The court agreed that forcing someone to become a parent is a violation of privacy and that, under state law, "embryos have no legal claim to the same protections as a human being."

Pro-life groups are defending frozen embryos as children

Loeb is not the only person who has sought the aid of pro-life organizations. McQueen was also supported by pro-life groups such as Missouri Right to Life, an organization that helped her with her appeal. As part of her campaign to gain custody of her embryos, McQueen pushed for a bill that would "act in the best interests of the in vitro human embryo" by considering any fertilized egg to be a child.

Cases like this are challenging existing laws

Cases involving frozen embryos touch on complex legal territory. The argument against allowing one parent to take custody of frozen embryos without the other parent's consent is largely rooted in the constitutional right to privacy and the landmark Supreme Court case Roe v Wade, which protects reproductive rights.

Over the years, the Supreme Court has upheld "that the fundamental right of privacy protects citizens against governmental intrusion in such intimate family matters as procreation, childrearing, marriage, and contraceptive choice." Despite their ruling, however, many are challenging the law by arguing that frozen embryos should have legal personhood.

At least one person has gained custody of their frozen embryos

In at least one case, a parent has successfully gained custody of an embryo without their former partner's consent. In 2015, Karla Dunston was awarded custody of three frozen embryos that were made with her ex-boyfriends sperm. The sperm was donated after Dunston was diagnosed with lymphoma, with the knowledge that chemotherapy would render her infertile. After the couple broke up, Dunston's ex said he no longer wanted her to use the embryos, but the court sided with Dunston as it was her last chance to have biological children and she had an oral contract in place with her ex.

"The court was pretty clear in finding that there was an oral contract in which Dunston said, 'Even if we are not together, you may use the embryos' — essentially being a sperm donor," Susan Crocker, a reproductive law expert told NBC News. "This was a case where he said, 'I'm willing to be a donor or a dad.' The court found they agreed she could use the embryos, regardless of whether they had a relationship or he was going to be considered a donor."

Loeb says he is "pro-parent"

While Dunston's case could be used as a legal precedent to help Loeb win his, unlike Dunston's case Loeb is still able to father more children.

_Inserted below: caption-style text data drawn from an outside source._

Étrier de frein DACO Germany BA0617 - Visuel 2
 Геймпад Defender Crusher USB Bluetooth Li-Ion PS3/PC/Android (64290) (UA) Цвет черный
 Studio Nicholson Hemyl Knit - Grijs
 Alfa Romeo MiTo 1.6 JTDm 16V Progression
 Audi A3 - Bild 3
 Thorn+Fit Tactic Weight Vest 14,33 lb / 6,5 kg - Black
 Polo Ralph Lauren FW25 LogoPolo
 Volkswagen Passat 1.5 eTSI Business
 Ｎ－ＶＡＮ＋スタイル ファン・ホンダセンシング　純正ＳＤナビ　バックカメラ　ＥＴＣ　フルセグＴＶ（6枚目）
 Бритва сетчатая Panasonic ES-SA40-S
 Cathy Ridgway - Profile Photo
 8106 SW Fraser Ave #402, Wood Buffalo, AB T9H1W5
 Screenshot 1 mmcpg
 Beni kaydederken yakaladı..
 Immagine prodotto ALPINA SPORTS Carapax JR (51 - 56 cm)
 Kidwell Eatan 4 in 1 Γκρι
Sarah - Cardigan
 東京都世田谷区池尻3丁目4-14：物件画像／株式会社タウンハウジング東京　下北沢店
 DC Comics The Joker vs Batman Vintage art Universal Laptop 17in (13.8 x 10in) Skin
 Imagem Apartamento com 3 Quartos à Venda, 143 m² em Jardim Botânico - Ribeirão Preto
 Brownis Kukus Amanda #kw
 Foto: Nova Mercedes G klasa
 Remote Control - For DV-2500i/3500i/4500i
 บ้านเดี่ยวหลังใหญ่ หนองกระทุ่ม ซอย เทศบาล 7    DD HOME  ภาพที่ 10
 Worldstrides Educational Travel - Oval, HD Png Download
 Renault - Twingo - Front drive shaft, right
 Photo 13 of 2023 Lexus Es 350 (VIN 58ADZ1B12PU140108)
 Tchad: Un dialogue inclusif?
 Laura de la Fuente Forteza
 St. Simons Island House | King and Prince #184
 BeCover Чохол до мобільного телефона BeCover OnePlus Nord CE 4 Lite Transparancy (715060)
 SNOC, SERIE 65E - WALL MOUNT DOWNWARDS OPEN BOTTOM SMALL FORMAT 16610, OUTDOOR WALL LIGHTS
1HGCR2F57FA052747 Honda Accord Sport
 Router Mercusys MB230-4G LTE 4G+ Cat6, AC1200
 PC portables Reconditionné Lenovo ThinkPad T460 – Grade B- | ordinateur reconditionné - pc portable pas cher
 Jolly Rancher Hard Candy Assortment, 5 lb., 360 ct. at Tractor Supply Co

Two of his ex-partners have had abortions while they were with him, a fact that Vergara's legal team tried to use to discredit Loeb's pro-life stance.

Loeb, however, has stated that in at least one of those cases the "decision was entirely out of [his] hands" and is one of the reasons he has "dreams of a family." He refers to himself as "pro-parent" who has the best interests of his potential children at heart. 

Freezing embryos is a new technology and the law isn't keeping up

Since similar cases are rare, this could be the case that sets legal precedent for future custody battles over frozen embryos. The technology behind freezing eggs (and embryos) is still relatively new, and the laws surrounding it are not well-defined.

Alice Mann, who founded the blog Egged On, told The Telegraph that women who are freezing their eggs have a lot of things they need to think about. "I think it's just common sense to consider all eventualities," she said. According to Mann, Vergara's case "clearly indicates" that the technology of freezing embryos is still a new process which "society and the law are struggling to keep up with."

The legal battle could go on for a while

The ongoing battle is proving to be a tricky one as the law seems to support both Vergara's and Loeb's claims. Loeb doesn't appear to be backing down any time soon, which makes an appeal likely even if he loses the upcoming court case.

Loeb has defended himself from those who have painted him as a villain, saying "a lot of people think I'm trying to steal her eggs and they don't realize that an embryo is half mine — half my DNA and half her DNA. It's actually a human being."

Just how long the legal battle will continue is anyone's guess.